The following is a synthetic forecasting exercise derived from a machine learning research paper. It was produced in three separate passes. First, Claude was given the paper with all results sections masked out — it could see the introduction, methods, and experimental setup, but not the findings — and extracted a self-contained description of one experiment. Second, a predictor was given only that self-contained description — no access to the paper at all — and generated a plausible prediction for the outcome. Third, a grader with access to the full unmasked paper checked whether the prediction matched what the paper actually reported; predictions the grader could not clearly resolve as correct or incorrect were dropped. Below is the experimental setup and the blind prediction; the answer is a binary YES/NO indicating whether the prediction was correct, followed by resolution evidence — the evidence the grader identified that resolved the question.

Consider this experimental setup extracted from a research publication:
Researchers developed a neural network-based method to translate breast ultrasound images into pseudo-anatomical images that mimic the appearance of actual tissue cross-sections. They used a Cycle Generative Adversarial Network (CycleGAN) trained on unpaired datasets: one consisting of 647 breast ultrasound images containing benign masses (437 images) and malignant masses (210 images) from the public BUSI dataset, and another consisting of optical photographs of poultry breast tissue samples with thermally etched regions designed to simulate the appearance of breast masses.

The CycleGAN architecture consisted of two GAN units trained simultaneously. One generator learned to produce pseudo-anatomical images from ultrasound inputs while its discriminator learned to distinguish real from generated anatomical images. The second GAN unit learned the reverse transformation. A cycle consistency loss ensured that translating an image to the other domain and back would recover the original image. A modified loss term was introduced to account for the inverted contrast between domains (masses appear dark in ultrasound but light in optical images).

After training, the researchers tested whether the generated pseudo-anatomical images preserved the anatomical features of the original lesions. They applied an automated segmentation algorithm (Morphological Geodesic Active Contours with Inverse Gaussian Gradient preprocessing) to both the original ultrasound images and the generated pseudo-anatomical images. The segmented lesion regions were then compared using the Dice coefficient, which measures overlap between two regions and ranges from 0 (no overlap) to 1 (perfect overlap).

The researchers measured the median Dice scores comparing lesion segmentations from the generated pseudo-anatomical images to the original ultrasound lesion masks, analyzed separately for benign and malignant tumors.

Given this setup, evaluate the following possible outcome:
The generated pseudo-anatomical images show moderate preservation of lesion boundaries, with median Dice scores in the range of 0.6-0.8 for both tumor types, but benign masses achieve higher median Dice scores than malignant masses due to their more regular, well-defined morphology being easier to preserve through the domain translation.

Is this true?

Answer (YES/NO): NO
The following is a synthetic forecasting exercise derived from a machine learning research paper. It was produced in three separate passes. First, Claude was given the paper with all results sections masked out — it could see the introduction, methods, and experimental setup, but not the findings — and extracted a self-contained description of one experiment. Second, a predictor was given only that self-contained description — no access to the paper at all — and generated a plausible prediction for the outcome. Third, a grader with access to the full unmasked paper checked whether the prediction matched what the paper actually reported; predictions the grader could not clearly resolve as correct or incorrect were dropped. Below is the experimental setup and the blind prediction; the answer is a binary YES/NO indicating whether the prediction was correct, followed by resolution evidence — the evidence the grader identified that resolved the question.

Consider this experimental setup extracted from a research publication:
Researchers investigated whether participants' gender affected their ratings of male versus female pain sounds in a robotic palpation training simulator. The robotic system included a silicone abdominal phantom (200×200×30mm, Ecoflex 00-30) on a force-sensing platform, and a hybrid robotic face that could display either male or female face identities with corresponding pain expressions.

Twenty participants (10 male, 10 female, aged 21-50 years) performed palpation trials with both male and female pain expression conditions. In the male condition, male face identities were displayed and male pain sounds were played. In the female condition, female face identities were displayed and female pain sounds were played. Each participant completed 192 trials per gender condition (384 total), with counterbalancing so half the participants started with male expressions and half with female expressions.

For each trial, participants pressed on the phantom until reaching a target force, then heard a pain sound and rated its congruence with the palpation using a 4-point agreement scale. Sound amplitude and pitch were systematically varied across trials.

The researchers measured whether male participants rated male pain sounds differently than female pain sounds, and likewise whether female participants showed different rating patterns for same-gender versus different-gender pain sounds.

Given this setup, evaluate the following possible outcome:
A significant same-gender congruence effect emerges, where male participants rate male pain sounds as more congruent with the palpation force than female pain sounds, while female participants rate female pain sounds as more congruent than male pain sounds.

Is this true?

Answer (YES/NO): NO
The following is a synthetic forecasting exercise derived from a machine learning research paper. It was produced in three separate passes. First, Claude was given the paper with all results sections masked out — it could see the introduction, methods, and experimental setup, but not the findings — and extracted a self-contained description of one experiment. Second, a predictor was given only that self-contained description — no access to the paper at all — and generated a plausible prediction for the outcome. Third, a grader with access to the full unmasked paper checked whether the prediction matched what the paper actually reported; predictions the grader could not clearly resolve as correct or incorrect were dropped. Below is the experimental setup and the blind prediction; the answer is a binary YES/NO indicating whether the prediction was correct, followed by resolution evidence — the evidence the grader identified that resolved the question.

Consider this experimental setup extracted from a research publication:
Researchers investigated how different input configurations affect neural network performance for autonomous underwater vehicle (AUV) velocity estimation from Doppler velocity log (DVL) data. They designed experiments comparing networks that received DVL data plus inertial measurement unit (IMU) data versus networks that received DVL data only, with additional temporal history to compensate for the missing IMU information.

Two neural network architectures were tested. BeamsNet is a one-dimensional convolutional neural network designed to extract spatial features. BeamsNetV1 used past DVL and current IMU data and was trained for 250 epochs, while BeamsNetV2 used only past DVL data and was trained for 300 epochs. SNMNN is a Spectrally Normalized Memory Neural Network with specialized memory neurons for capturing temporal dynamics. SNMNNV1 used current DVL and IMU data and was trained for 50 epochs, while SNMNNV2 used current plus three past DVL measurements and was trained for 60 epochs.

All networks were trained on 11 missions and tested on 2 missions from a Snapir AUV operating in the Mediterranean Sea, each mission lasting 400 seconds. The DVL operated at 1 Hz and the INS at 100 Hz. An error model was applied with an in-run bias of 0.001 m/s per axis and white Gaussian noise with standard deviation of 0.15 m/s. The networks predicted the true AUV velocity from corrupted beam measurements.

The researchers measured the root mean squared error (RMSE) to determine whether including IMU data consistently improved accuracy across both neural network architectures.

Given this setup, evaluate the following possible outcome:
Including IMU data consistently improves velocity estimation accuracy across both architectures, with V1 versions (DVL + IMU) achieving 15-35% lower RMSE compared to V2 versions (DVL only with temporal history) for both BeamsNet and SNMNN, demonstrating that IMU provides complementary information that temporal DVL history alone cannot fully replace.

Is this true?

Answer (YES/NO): NO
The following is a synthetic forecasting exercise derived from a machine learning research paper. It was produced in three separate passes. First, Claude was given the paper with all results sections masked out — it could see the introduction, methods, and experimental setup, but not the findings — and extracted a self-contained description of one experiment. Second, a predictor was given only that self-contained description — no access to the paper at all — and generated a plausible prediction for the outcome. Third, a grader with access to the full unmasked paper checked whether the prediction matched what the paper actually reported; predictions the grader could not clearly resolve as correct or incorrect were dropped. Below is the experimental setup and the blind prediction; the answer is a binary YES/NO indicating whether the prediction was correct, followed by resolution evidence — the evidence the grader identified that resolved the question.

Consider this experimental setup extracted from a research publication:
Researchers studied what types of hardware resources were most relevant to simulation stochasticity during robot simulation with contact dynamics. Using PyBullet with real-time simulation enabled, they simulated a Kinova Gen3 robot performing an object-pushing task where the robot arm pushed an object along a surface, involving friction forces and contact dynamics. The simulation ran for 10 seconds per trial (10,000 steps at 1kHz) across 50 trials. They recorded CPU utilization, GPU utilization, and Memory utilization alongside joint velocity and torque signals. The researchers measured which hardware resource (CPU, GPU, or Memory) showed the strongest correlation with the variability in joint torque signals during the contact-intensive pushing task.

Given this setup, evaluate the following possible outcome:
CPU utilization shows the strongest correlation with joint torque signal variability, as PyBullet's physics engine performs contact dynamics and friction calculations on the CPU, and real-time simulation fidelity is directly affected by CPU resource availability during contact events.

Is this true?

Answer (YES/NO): NO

=== WORK INSTRUCTION ===
A single number is the expected answer: how many lines of the records above contain the word "time".

=== SOLUTION BELOW ===
2